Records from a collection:
######
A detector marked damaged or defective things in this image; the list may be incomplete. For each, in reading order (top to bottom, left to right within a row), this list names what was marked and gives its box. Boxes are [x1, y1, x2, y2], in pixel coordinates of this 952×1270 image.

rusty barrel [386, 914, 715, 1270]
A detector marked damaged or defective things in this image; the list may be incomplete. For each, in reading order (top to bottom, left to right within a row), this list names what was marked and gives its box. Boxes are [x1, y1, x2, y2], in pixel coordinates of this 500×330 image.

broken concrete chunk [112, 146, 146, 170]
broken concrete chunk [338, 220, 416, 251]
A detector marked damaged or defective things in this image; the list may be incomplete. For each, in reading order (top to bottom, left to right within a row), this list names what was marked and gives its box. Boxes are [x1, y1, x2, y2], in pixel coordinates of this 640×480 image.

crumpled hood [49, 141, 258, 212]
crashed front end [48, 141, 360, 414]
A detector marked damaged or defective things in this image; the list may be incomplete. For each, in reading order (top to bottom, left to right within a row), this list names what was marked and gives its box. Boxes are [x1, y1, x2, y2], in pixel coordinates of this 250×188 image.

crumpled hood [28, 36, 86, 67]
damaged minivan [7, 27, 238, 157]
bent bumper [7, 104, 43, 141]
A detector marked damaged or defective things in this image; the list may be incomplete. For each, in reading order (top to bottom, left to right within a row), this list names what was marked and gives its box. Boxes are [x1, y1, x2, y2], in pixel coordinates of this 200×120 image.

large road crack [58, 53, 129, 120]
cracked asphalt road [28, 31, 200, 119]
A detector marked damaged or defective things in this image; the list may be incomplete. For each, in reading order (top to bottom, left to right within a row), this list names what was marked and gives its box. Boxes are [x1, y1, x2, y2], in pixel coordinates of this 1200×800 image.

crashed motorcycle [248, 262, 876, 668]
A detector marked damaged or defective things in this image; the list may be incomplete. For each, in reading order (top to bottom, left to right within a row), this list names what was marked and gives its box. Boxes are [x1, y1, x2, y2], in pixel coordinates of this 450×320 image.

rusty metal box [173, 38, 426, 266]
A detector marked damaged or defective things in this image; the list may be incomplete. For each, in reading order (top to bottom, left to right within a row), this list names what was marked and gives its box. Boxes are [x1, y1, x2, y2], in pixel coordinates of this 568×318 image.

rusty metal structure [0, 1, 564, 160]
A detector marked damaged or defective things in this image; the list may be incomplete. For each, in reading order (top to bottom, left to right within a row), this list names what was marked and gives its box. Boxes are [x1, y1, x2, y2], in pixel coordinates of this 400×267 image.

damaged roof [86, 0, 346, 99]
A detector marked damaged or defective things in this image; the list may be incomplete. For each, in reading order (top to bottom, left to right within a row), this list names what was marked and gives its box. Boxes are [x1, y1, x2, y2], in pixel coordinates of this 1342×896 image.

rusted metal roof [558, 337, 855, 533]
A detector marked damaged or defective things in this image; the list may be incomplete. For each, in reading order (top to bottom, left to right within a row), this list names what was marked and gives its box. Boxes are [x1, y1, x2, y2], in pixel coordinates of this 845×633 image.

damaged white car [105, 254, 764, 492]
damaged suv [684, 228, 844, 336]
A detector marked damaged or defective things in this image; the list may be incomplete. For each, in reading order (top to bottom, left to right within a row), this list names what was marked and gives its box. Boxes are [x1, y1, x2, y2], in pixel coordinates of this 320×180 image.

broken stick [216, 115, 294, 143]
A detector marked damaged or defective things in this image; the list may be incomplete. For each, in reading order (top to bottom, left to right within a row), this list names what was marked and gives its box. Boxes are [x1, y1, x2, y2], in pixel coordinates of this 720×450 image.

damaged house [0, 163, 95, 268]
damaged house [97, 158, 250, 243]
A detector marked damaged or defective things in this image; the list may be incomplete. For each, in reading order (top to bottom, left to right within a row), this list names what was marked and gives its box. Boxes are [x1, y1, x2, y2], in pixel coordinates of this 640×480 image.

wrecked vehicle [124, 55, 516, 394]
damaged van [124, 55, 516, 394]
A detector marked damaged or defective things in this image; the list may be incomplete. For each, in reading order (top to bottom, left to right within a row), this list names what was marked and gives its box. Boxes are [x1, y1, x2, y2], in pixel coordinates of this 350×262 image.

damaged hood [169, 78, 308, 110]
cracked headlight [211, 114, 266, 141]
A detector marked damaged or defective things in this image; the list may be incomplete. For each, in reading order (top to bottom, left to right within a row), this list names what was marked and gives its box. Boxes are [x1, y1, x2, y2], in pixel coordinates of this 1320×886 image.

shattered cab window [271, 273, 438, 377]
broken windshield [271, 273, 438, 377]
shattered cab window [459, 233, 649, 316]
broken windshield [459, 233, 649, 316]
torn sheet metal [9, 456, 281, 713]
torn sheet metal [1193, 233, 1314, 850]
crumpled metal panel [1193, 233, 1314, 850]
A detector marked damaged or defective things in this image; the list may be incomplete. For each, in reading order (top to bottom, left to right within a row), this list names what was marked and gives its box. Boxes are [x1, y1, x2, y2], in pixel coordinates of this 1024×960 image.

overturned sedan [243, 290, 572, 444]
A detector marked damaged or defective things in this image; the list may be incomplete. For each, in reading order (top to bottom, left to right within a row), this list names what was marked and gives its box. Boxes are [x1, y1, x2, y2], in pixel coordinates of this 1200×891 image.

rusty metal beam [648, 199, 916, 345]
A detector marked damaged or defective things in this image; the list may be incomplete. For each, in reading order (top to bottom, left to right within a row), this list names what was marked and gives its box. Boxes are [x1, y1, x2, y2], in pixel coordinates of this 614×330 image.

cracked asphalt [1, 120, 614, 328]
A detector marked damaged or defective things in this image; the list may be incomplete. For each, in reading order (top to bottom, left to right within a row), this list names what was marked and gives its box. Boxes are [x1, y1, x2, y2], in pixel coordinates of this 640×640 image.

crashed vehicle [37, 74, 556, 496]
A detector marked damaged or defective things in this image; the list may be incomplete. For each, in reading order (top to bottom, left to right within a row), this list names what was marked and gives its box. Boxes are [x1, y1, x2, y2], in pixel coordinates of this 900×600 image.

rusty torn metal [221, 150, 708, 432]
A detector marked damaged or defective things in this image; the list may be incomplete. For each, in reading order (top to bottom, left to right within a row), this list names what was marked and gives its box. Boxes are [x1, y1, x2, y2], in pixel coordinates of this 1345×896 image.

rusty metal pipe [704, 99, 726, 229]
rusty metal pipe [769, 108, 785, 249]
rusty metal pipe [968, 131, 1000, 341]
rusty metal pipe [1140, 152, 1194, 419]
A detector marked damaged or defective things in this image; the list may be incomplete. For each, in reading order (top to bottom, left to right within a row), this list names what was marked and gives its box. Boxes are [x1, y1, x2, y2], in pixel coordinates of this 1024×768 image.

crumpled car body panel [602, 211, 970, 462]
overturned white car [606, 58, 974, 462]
######
OBJECTIVE: Reproduce all of the data above verbatim, line for line, with nothing altered or left out.

ANSWER TO THIS TASK:
A detector marked damaged or defective things in this image; the list may be incomplete. For each, in reading order (top to bottom, left to right within a row), this list names what was marked and gives its box. Boxes are [x1, y1, x2, y2], in pixel coordinates of this 952×1270 image.

rusty barrel [386, 914, 715, 1270]
A detector marked damaged or defective things in this image; the list may be incomplete. For each, in reading order (top to bottom, left to right within a row), this list names what was marked and gives its box. Boxes are [x1, y1, x2, y2], in pixel coordinates of this 500×330 image.

broken concrete chunk [112, 146, 146, 170]
broken concrete chunk [338, 220, 416, 251]
A detector marked damaged or defective things in this image; the list may be incomplete. For each, in reading order (top to bottom, left to right within a row), this list names what was marked and gives its box. Boxes are [x1, y1, x2, y2], in pixel coordinates of this 640×480 image.

crumpled hood [49, 141, 258, 212]
crashed front end [48, 141, 360, 414]
A detector marked damaged or defective things in this image; the list may be incomplete. For each, in reading order (top to bottom, left to right within a row), this list names what was marked and gives its box. Boxes are [x1, y1, x2, y2], in pixel coordinates of this 250×188 image.

crumpled hood [28, 36, 86, 67]
damaged minivan [7, 27, 238, 157]
bent bumper [7, 104, 43, 141]
A detector marked damaged or defective things in this image; the list may be incomplete. For each, in reading order (top to bottom, left to right within a row), this list names what was marked and gives its box. Boxes are [x1, y1, x2, y2], in pixel coordinates of this 200×120 image.

large road crack [58, 53, 129, 120]
cracked asphalt road [28, 31, 200, 119]
A detector marked damaged or defective things in this image; the list may be incomplete. For each, in reading order (top to bottom, left to right within a row), this list names what was marked and gives its box. Boxes are [x1, y1, x2, y2], in pixel coordinates of this 1200×800 image.

crashed motorcycle [248, 262, 876, 668]
A detector marked damaged or defective things in this image; the list may be incomplete. For each, in reading order (top to bottom, left to right within a row), this list names what was marked and gives its box. Boxes are [x1, y1, x2, y2], in pixel coordinates of this 450×320 image.

rusty metal box [173, 38, 426, 266]
A detector marked damaged or defective things in this image; the list may be incomplete. For each, in reading order (top to bottom, left to right within a row), this list names what was marked and gives its box. Boxes are [x1, y1, x2, y2], in pixel coordinates of this 568×318 image.

rusty metal structure [0, 1, 564, 160]
A detector marked damaged or defective things in this image; the list may be incomplete. For each, in reading order (top to bottom, left to right within a row), this list names what was marked and gives its box. Boxes are [x1, y1, x2, y2], in pixel coordinates of this 400×267 image.

damaged roof [86, 0, 346, 99]
A detector marked damaged or defective things in this image; the list may be incomplete. For each, in reading order (top to bottom, left to right within a row), this list names what was marked and gives its box. Boxes are [x1, y1, x2, y2], in pixel coordinates of this 1342×896 image.

rusted metal roof [558, 337, 855, 533]
A detector marked damaged or defective things in this image; the list may be incomplete. For each, in reading order (top to bottom, left to right within a row), this list names what was marked and gives its box. Boxes are [x1, y1, x2, y2], in pixel coordinates of this 845×633 image.

damaged white car [105, 254, 764, 492]
damaged suv [684, 228, 844, 336]
A detector marked damaged or defective things in this image; the list may be incomplete. For each, in reading order (top to bottom, left to right within a row), this list names what was marked and gives its box. Boxes are [x1, y1, x2, y2], in pixel coordinates of this 320×180 image.

broken stick [216, 115, 294, 143]
A detector marked damaged or defective things in this image; the list may be incomplete. For each, in reading order (top to bottom, left to right within a row), this list names what was marked and gives its box. Boxes are [x1, y1, x2, y2], in pixel coordinates of this 720×450 image.

damaged house [0, 163, 95, 268]
damaged house [97, 158, 250, 243]
A detector marked damaged or defective things in this image; the list may be incomplete. For each, in reading order (top to bottom, left to right within a row), this list names what was marked and gives its box. Boxes are [x1, y1, x2, y2], in pixel coordinates of this 640×480 image.

wrecked vehicle [124, 55, 516, 394]
damaged van [124, 55, 516, 394]
A detector marked damaged or defective things in this image; the list may be incomplete. For each, in reading order (top to bottom, left to right within a row), this list names what was marked and gives its box. Boxes are [x1, y1, x2, y2], in pixel coordinates of this 350×262 image.

damaged hood [169, 78, 308, 110]
cracked headlight [211, 114, 266, 141]
A detector marked damaged or defective things in this image; the list may be incomplete. For each, in reading order (top to bottom, left to right within a row), this list names what was marked and gives its box. Boxes are [x1, y1, x2, y2], in pixel coordinates of this 1320×886 image.

shattered cab window [271, 273, 438, 377]
broken windshield [271, 273, 438, 377]
shattered cab window [459, 233, 649, 316]
broken windshield [459, 233, 649, 316]
torn sheet metal [9, 456, 281, 713]
torn sheet metal [1193, 233, 1314, 850]
crumpled metal panel [1193, 233, 1314, 850]
A detector marked damaged or defective things in this image; the list may be incomplete. For each, in reading order (top to bottom, left to right within a row), this list names what was marked and gives its box. Boxes are [x1, y1, x2, y2], in pixel coordinates of this 1024×960 image.

overturned sedan [243, 290, 572, 444]
A detector marked damaged or defective things in this image; the list may be incomplete. For each, in reading order (top to bottom, left to right within a row), this list names what was marked and gives its box. Boxes are [x1, y1, x2, y2], in pixel coordinates of this 1200×891 image.

rusty metal beam [648, 199, 916, 345]
A detector marked damaged or defective things in this image; the list may be incomplete. For each, in reading order (top to bottom, left to right within a row), this list names what was marked and gives its box. Boxes are [x1, y1, x2, y2], in pixel coordinates of this 614×330 image.

cracked asphalt [1, 120, 614, 328]
A detector marked damaged or defective things in this image; the list may be incomplete. For each, in reading order (top to bottom, left to right within a row), this list names what was marked and gives its box. Boxes are [x1, y1, x2, y2], in pixel coordinates of this 640×640 image.

crashed vehicle [37, 74, 556, 496]
A detector marked damaged or defective things in this image; the list may be incomplete. For each, in reading order (top to bottom, left to right within a row), this list names what was marked and gives its box. Boxes are [x1, y1, x2, y2], in pixel coordinates of this 900×600 image.

rusty torn metal [221, 150, 708, 432]
A detector marked damaged or defective things in this image; the list may be incomplete. For each, in reading order (top to bottom, left to right within a row), this list names what was marked and gives its box. Boxes are [x1, y1, x2, y2], in pixel coordinates of this 1345×896 image.

rusty metal pipe [704, 99, 726, 229]
rusty metal pipe [769, 108, 785, 249]
rusty metal pipe [968, 131, 1000, 341]
rusty metal pipe [1140, 152, 1194, 419]
A detector marked damaged or defective things in this image; the list may be incomplete. For each, in reading order (top to bottom, left to right within a row), this list names what was marked and gives its box. Boxes are [x1, y1, x2, y2], in pixel coordinates of this 1024×768 image.

crumpled car body panel [602, 211, 970, 462]
overturned white car [606, 58, 974, 462]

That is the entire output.